In the entries below, which lines run from the one containing "genus: Trichosurus" to the one containing "Malawi, site I10, 2022-06-13"? Copy exactly those lines, ends included, and no others.

[Data items]
[Start of Attachment]
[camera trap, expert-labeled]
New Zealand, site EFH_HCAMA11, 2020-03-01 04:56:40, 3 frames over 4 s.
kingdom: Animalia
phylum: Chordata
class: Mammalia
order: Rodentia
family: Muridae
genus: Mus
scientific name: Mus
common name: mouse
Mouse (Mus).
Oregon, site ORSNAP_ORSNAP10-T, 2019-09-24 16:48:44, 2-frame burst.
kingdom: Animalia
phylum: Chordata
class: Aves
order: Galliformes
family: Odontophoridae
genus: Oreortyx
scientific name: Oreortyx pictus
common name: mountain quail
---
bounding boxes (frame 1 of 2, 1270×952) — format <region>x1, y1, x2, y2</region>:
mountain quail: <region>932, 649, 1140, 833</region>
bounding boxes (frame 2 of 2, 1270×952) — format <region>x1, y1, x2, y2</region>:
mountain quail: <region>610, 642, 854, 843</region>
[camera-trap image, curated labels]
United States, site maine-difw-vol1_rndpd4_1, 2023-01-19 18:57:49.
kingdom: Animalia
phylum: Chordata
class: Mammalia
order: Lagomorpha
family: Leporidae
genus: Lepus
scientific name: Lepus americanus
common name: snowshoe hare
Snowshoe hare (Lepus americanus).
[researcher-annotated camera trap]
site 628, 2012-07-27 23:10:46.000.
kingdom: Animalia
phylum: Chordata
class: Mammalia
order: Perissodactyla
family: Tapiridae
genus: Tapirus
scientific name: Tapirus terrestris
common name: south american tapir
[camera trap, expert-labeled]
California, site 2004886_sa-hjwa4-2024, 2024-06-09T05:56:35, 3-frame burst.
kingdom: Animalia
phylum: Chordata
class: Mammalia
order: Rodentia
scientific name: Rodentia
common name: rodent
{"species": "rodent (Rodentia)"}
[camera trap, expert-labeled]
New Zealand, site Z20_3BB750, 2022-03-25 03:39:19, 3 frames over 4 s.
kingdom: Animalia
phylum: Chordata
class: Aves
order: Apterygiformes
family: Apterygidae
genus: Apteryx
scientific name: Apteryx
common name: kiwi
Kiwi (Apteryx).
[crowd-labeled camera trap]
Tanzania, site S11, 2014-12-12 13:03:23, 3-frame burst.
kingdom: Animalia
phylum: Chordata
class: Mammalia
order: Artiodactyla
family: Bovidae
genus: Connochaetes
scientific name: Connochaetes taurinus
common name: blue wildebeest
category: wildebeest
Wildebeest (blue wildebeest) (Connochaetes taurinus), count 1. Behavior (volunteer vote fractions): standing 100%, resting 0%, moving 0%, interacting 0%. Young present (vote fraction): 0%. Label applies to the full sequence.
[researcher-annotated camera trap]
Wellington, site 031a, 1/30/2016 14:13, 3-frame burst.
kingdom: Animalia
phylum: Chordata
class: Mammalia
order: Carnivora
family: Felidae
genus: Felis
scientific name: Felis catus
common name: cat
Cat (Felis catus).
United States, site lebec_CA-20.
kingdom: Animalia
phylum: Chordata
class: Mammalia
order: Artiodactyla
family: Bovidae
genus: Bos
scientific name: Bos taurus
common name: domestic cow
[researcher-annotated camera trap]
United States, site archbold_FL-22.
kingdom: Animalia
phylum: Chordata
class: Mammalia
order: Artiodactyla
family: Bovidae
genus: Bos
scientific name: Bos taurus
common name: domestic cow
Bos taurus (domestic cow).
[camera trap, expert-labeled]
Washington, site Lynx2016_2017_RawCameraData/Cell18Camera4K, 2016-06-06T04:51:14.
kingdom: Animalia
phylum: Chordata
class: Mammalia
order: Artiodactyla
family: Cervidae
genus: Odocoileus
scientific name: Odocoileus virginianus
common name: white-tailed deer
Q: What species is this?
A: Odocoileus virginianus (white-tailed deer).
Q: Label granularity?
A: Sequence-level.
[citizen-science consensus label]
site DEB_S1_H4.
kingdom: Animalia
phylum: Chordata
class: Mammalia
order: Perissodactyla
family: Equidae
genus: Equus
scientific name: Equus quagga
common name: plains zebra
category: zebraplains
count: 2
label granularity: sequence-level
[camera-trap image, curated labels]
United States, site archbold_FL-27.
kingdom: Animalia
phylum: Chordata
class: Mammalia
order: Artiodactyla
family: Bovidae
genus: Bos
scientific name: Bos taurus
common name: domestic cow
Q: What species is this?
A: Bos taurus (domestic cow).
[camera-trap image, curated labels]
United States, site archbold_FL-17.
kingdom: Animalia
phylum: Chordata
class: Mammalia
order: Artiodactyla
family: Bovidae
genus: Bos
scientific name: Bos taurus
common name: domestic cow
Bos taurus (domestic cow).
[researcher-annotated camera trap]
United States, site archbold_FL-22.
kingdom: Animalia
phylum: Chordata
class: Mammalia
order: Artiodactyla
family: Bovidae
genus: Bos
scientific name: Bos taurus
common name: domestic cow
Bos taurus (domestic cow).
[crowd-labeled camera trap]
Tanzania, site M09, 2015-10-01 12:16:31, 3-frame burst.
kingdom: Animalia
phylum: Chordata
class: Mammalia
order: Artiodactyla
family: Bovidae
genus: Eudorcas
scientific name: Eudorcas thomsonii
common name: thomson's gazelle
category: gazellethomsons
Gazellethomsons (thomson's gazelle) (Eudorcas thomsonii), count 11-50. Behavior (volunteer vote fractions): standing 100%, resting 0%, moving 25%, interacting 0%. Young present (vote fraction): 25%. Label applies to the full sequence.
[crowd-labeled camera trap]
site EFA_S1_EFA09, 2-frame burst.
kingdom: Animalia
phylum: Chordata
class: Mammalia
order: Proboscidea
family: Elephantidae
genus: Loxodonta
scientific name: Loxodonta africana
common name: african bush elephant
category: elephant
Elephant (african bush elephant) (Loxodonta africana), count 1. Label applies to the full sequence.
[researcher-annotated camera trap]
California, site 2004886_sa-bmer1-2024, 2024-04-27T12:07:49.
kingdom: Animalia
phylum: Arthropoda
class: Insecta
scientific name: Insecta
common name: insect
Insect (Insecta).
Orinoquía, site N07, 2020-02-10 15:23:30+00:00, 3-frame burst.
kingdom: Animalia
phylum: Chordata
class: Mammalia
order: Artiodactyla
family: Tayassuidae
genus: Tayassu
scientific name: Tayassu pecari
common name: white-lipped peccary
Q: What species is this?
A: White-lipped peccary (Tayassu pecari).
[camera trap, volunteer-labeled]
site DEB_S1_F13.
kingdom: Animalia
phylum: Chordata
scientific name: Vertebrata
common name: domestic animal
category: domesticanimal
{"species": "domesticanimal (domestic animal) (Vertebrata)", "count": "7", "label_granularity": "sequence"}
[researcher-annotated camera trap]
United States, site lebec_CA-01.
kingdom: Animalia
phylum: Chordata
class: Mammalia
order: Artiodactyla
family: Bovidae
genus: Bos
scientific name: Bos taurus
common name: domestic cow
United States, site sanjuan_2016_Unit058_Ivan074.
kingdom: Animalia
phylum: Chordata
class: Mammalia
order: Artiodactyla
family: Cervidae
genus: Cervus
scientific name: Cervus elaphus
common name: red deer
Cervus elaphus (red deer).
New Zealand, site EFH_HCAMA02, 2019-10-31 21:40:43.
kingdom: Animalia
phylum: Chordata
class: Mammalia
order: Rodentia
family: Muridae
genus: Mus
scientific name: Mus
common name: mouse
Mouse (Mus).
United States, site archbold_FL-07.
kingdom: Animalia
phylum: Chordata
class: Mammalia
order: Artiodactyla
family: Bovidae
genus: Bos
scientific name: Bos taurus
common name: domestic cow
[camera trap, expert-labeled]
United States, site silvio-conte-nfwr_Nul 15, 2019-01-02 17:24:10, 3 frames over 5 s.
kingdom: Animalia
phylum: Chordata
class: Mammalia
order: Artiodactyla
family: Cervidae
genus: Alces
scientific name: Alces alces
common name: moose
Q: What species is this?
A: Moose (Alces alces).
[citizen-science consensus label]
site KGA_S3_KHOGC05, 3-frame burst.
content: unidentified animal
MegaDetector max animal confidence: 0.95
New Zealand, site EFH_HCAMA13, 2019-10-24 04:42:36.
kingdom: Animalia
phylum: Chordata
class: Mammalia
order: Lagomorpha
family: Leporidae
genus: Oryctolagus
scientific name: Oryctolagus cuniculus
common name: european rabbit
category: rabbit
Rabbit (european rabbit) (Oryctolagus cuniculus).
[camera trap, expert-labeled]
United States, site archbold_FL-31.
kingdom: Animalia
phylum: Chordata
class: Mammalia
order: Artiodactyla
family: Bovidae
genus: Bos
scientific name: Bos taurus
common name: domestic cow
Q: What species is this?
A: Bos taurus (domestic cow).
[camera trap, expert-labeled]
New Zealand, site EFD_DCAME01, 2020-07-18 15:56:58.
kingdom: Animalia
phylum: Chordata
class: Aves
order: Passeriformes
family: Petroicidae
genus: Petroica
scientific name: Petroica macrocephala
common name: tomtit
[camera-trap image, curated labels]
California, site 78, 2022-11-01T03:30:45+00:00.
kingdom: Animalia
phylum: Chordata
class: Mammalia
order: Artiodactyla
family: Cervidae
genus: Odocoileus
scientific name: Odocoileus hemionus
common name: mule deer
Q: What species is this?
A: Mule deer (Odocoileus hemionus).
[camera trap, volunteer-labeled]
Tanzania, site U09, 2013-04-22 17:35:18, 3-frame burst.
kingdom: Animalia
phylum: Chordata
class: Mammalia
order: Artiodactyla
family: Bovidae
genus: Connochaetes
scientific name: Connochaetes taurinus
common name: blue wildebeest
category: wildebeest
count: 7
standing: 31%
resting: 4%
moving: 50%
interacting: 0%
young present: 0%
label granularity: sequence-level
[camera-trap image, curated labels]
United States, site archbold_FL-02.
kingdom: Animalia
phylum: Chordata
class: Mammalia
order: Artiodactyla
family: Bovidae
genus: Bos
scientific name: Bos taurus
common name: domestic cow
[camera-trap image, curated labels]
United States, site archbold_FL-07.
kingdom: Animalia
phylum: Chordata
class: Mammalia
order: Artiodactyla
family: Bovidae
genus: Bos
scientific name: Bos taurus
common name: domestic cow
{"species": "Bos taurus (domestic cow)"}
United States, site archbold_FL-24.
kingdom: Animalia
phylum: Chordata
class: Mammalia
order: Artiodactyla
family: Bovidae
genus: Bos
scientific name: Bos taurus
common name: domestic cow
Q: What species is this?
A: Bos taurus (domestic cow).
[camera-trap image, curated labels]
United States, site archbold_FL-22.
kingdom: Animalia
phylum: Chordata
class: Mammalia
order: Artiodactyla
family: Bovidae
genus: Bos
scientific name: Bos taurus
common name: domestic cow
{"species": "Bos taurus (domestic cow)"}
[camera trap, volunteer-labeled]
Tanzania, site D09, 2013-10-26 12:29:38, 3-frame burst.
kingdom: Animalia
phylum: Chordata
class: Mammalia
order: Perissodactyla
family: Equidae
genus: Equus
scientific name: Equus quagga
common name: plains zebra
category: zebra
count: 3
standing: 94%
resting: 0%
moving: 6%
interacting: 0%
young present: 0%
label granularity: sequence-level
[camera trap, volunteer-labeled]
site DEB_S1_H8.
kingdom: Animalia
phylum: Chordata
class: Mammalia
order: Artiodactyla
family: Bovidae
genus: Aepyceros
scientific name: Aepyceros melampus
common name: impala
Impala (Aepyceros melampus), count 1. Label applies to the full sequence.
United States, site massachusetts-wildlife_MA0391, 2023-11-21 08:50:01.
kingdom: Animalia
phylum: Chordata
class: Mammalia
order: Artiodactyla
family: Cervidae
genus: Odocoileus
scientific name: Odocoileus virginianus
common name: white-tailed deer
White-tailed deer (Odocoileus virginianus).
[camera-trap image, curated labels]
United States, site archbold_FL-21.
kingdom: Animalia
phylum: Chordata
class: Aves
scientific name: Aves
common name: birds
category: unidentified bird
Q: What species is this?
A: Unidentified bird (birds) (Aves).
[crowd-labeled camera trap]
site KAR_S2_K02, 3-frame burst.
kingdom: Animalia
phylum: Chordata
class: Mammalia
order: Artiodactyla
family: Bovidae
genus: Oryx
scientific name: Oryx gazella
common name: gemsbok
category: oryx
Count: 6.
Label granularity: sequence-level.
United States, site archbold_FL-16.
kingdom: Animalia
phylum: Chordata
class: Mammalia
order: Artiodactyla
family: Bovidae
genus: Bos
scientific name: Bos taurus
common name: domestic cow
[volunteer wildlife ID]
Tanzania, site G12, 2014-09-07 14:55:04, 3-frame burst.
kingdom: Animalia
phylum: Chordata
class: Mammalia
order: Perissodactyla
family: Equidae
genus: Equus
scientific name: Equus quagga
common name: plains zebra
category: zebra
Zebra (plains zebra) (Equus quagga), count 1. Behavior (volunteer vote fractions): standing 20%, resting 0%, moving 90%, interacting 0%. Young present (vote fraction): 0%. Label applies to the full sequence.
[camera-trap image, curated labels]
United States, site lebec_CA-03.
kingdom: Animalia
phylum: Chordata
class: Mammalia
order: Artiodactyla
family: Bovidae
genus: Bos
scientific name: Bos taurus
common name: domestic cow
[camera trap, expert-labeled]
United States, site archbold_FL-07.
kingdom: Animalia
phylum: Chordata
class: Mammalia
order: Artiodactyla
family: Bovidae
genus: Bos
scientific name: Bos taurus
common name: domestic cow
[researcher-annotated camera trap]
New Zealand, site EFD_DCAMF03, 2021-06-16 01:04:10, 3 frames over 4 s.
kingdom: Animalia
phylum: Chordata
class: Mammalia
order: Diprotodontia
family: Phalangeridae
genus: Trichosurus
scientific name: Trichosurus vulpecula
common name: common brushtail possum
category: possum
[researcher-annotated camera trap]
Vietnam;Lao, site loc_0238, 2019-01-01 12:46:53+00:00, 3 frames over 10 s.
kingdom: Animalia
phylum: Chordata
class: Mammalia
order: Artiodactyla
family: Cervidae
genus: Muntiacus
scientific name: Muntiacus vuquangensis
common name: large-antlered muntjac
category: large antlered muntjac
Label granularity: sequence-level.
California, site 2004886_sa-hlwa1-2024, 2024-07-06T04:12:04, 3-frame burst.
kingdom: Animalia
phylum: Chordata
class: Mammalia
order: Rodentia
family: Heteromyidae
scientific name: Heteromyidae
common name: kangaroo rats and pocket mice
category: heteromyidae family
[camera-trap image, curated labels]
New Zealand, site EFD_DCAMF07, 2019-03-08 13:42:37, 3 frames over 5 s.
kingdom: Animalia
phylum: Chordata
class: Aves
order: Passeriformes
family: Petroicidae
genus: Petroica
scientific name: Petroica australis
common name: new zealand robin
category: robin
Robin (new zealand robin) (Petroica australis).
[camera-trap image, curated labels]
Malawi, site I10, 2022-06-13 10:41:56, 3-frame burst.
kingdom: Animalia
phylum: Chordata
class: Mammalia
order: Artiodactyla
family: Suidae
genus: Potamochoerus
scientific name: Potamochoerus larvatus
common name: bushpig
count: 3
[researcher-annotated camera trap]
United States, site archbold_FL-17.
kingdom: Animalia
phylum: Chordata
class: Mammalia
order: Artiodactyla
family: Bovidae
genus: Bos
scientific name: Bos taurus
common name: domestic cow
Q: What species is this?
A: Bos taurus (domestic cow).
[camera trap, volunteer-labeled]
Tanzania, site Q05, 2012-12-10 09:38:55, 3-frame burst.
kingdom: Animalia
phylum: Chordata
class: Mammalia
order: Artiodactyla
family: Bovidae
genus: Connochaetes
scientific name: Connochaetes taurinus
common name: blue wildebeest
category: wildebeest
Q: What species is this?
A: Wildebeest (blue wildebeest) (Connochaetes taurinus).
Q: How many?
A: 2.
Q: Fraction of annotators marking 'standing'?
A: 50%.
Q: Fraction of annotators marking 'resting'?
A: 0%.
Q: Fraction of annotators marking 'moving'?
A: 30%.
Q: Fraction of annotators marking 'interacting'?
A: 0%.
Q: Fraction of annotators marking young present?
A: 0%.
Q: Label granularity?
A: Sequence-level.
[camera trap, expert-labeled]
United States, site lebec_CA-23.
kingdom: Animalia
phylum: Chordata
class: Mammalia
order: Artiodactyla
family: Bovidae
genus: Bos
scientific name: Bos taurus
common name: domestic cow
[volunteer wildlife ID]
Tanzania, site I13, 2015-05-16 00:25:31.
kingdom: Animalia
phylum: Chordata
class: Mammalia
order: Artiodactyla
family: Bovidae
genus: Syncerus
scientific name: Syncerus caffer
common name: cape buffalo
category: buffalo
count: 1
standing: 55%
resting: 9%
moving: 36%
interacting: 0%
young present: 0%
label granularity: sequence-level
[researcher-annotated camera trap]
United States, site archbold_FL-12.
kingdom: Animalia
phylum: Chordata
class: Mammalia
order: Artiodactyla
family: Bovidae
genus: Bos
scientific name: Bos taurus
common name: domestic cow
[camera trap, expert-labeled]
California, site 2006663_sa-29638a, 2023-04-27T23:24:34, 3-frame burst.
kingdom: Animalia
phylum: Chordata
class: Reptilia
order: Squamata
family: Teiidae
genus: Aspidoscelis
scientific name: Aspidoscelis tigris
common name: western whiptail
[End of Attachment]
# Solution below
genus: Trichosurus
scientific name: Trichosurus vulpecula
common name: common brushtail possum
category: possum
[researcher-annotated camera trap]
Vietnam;Lao, site loc_0238, 2019-01-01 12:46:53+00:00, 3 frames over 10 s.
kingdom: Animalia
phylum: Chordata
class: Mammalia
order: Artiodactyla
family: Cervidae
genus: Muntiacus
scientific name: Muntiacus vuquangensis
common name: large-antlered muntjac
category: large antlered muntjac
Label granularity: sequence-level.
California, site 2004886_sa-hlwa1-2024, 2024-07-06T04:12:04, 3-frame burst.
kingdom: Animalia
phylum: Chordata
class: Mammalia
order: Rodentia
family: Heteromyidae
scientific name: Heteromyidae
common name: kangaroo rats and pocket mice
category: heteromyidae family
[camera-trap image, curated labels]
New Zealand, site EFD_DCAMF07, 2019-03-08 13:42:37, 3 frames over 5 s.
kingdom: Animalia
phylum: Chordata
class: Aves
order: Passeriformes
family: Petroicidae
genus: Petroica
scientific name: Petroica australis
common name: new zealand robin
category: robin
Robin (new zealand robin) (Petroica australis).
[camera-trap image, curated labels]
Malawi, site I10, 2022-06-13 10:41:56, 3-frame burst.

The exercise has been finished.